A self-learning note for statistical decision theory

As a statistician who often solves problems from a frequentist perspective but with a Bayesian soul (allegedly), statistical decision theory has always been an intriguing topic to me. Thanks to the holiday season, I finally got a chance to revisit this topic and I hope I can build up a more systematic understanding of it this time. To facilitate my mastery of the knowledge, I plan to learn by writing and sharing. As the very first step of this project, I’d like to cover the basic elements here in this blog post, including - (i) Motivation: what values can statistical decision theory offer? (ii) Notations and key concepts; (iii) Optimality criteria - how do we pick the decision among candidate decisions?

Motivation

The statistical decision theory, as noted by Dr. James O. Berger in his book “Statistical Decision Theory and Bayesian Analysis”, is concerned with the problem of making decisions in the presence of statistical knowledge which can help explain some of the uncertainties involved in the decision-making problem. Typically, the uncertainties are assumed to be represented by unknown quantities (parameters) - for example, the proportion of people for which the drug will prove effective, \(\theta\), which is generally unknown, and one must conduct experiments to obtain statistical information about it. The classical statistics targets at making inference about the parameters based on the sample information only, whereas the statistical decision theory is aimed at combing the sample information with other relevant knowledge (including possible consequences associated with different decisions, a-priori knowledge about the possible values of parameters) to make the decision.

Notations and Key Concepts

Notations:

Observed data: \(X\)
----
Directions:
a. Answer these questions from the note on statistical decision theory, one line each:
(i) Which book by Dr. James O. Berger does it cite?
(ii) What example of an unknown parameter does it give?
(iii) What symbol does it use for observed data?
b. Summarize the note on statistical decision theory in two sentences.
c. Say whether each statement agrees with the note on statistical decision theory, answering yes or no and quoting the words from the note that settle it:
(i) Classical statistics makes inference about parameters from sample information alone.
(ii) The writer plans to learn the topic by attending lectures.
(iii) Uncertainties are typically assumed to be represented by unknown quantities.

Collected data:
----
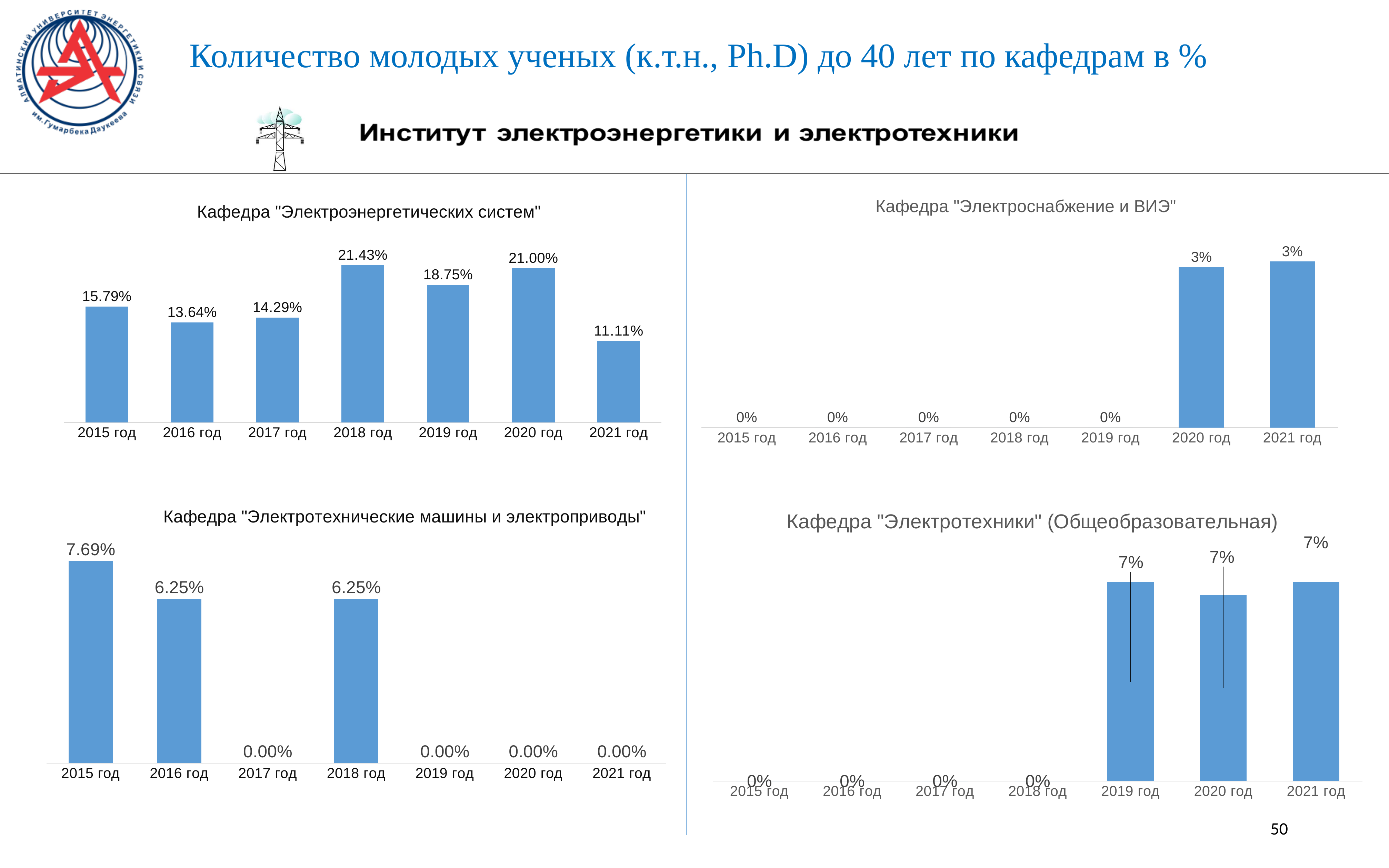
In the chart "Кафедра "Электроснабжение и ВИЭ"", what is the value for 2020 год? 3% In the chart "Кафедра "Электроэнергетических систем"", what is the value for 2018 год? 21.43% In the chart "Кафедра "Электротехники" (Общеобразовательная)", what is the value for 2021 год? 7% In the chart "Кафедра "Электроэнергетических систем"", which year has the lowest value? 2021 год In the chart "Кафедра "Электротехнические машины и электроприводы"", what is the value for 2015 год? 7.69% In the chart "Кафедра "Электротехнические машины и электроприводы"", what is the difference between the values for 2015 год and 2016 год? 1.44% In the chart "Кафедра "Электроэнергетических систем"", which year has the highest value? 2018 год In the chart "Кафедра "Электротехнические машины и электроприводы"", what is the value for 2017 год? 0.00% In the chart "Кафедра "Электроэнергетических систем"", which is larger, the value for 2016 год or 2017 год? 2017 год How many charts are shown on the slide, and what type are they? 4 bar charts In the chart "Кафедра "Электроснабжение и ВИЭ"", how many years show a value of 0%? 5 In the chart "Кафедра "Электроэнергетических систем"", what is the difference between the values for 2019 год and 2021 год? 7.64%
----
Task results:
a.
(i) "Statistical Decision Theory and Bayesian Analysis"
(ii) The proportion of people for which the drug will prove effective, θ
(iii) X

b. The writer revisits statistical decision theory over the holiday season, planning to learn by writing and sharing, and starts with its motivation, notation and key concepts, and optimality criteria. The theory deals with making decisions under uncertainty, usually represented by unknown parameters; unlike classical statistics, which uses sample information only, it combines that information with other relevant knowledge, such as the consequences of decisions and prior knowledge about the parameters.

c.
(i) Yes: "The classical statistics targets at making inference about the parameters based on the sample information only"
(ii) No: "I plan to learn by writing and sharing."
(iii) Yes: "Typically, the uncertainties are assumed to be represented by unknown quantities (parameters)"